EXERCISES:
[1] Reproduce the portion of the Grundy County act starting with "In force, Feb." and going on through "of county officers.".
[2] Name every township number that the Grundy County act includes in the new county.

GIVEN PASSAGE:
★ ★ ★ ★
In force, Feb. 17, 1841.
An ACT to create the County of Grundy from the county of La Salle.
1
Boundaries of Grundy county
Sec. 1. Be it enacted by the People of the State of Illinois, represented in the General Assembly, That all that tract of country, lying and being in the county of La Salle, in township thirty-one, thirty-two, thirty-three and thirty-four north, of ranges six, seven and eight east of the third principal meridian, shall constitute and form a new county, to be called Grundy.2
Election of county officers.
Term of office.
★ ★ ★ ★
DATA EXCERPT:
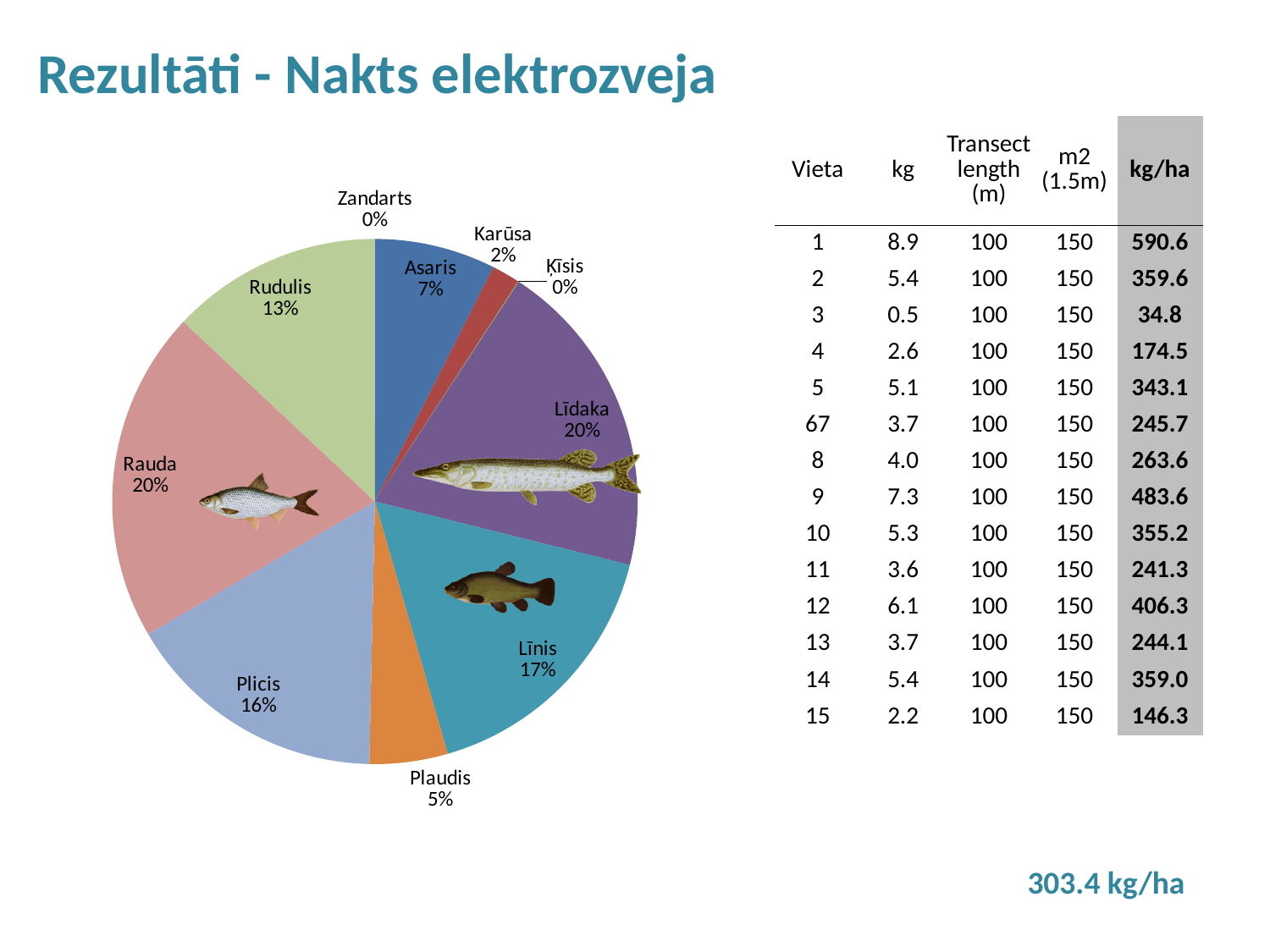
How many slices (categories) does the pie chart have? 10 What percentage is shown for Plaudis? 5% What type of chart is shown on the slide? pie chart What percentage is shown for Karūsa? 2% Which is larger, the share for Līnis or the share for Plicis? Līnis What share of the pie does Līdaka represent? 20% What percentage is shown for Asaris? 7% What percentage is shown for Līnis? 17% What share of the pie does Rudulis represent? 13% What is the difference in percentage points between Rauda and Rudulis? 7 What is the title of the slide containing the pie chart? Rezultāti - Nakts elektrozveja What percentage is shown for Plicis? 16%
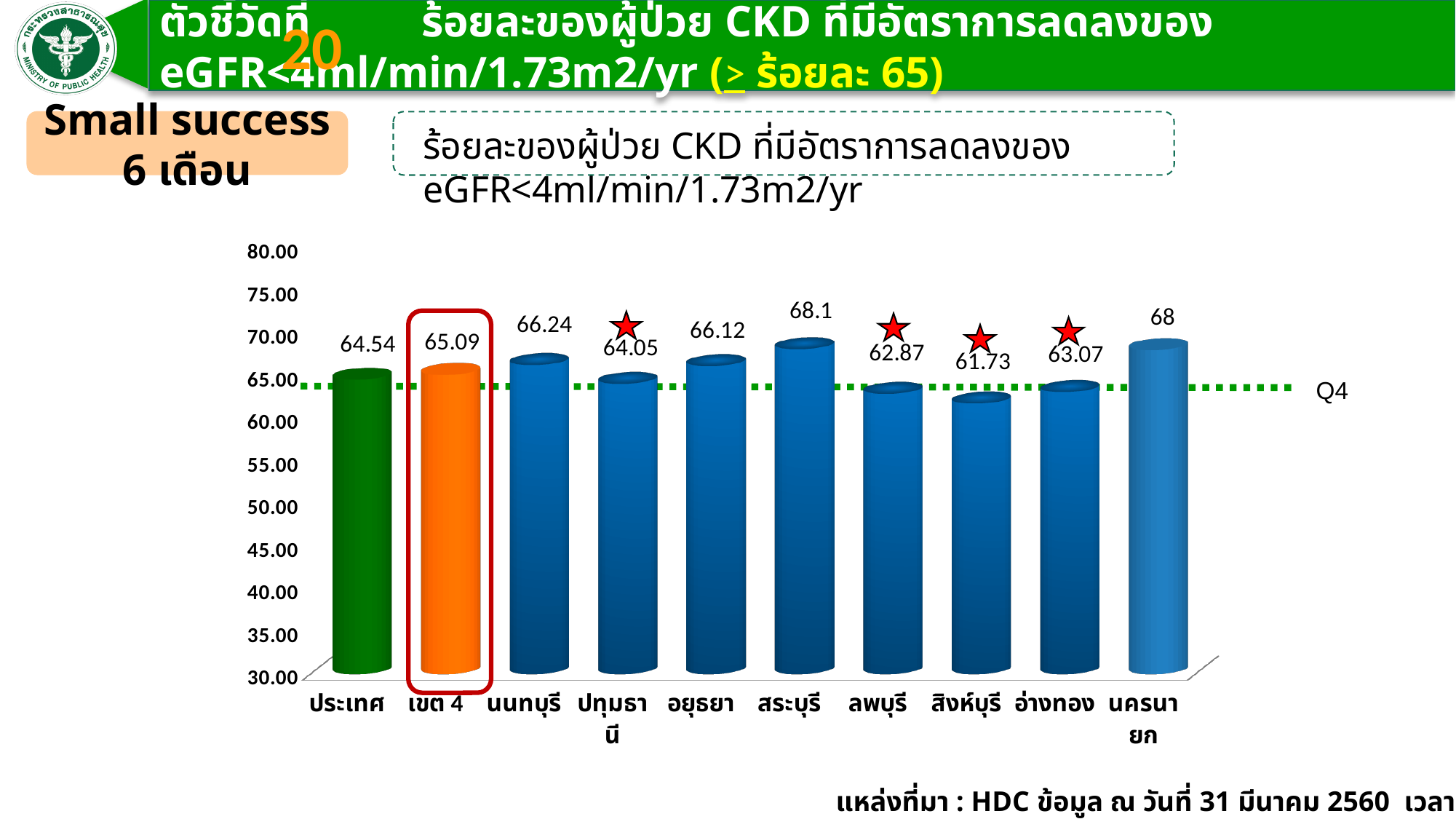
Is the value for ลพบุรี greater or less than 65.00? less What is the value for เขต 4? 65.09 How many categories are shown on the x axis? 10 What kind of chart is shown on the slide? bar chart What is the value for สระบุรี? 68.1 What is the value for สิงห์บุรี? 61.73 What is the value for ประเทศ? 64.54 Which is larger, the value for อยุธยา or the value for อ่างทอง? อยุธยา Which category has the lowest value? สิงห์บุรี What is the label of the dotted horizontal line on the chart? Q4 Which category has the highest value? สระบุรี What is the difference between the values for นนทบุรี and ปทุมธานี? 2.19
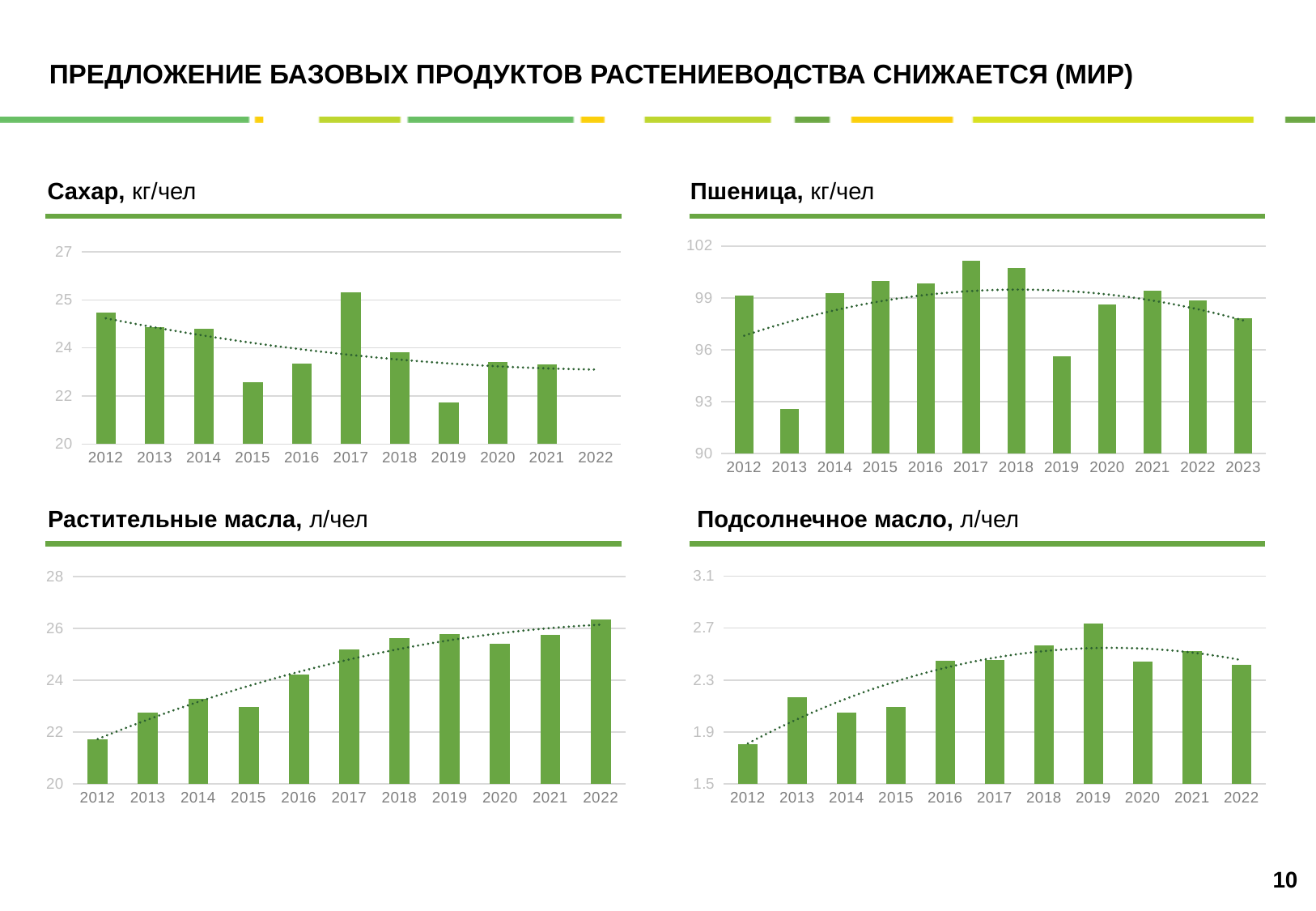
What type of chart is the 'Подсолнечное масло, л/чел' chart? bar chart In the 'Растительные масла, л/чел' chart, do the values generally rise or fall from 2012 to 2022? rise In the 'Сахар, кг/чел' chart, is the value for 2019 greater or less than 22? less In the 'Сахар, кг/чел' chart, which year has the highest bar? 2017 In the 'Растительные масла, л/чел' chart, which year has the highest value? 2022 In the 'Подсолнечное масло, л/чел' chart, which year has the highest value? 2019 In the 'Сахар, кг/чел' chart, which year has the lowest bar? 2019 In the 'Пшеница, кг/чел' chart, is the value for 2013 greater or less than 93? less In the 'Пшеница, кг/чел' chart, how many years are plotted? 12 In the 'Подсолнечное масло, л/чел' chart, is the value for 2012 greater or less than 1.9? less In the 'Пшеница, кг/чел' chart, which year has the lowest value? 2013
★ ★ ★ ★
RESULTS FOR THE EXERCISE:
[1]
In force, Feb. 17, 1841.
An ACT to create the County of Grundy from the county of La Salle.
1
Boundaries of Grundy county
Sec. 1. Be it enacted by the People of the State of Illinois, represented in the General Assembly, That all that tract of country, lying and being in the county of La Salle, in township thirty-one, thirty-two, thirty-three and thirty-four north, of ranges six, seven and eight east of the third principal meridian, shall constitute and form a new county, to be called Grundy.2
Election of county officers.

[2] Thirty-one, thirty-two, thirty-three and thirty-four north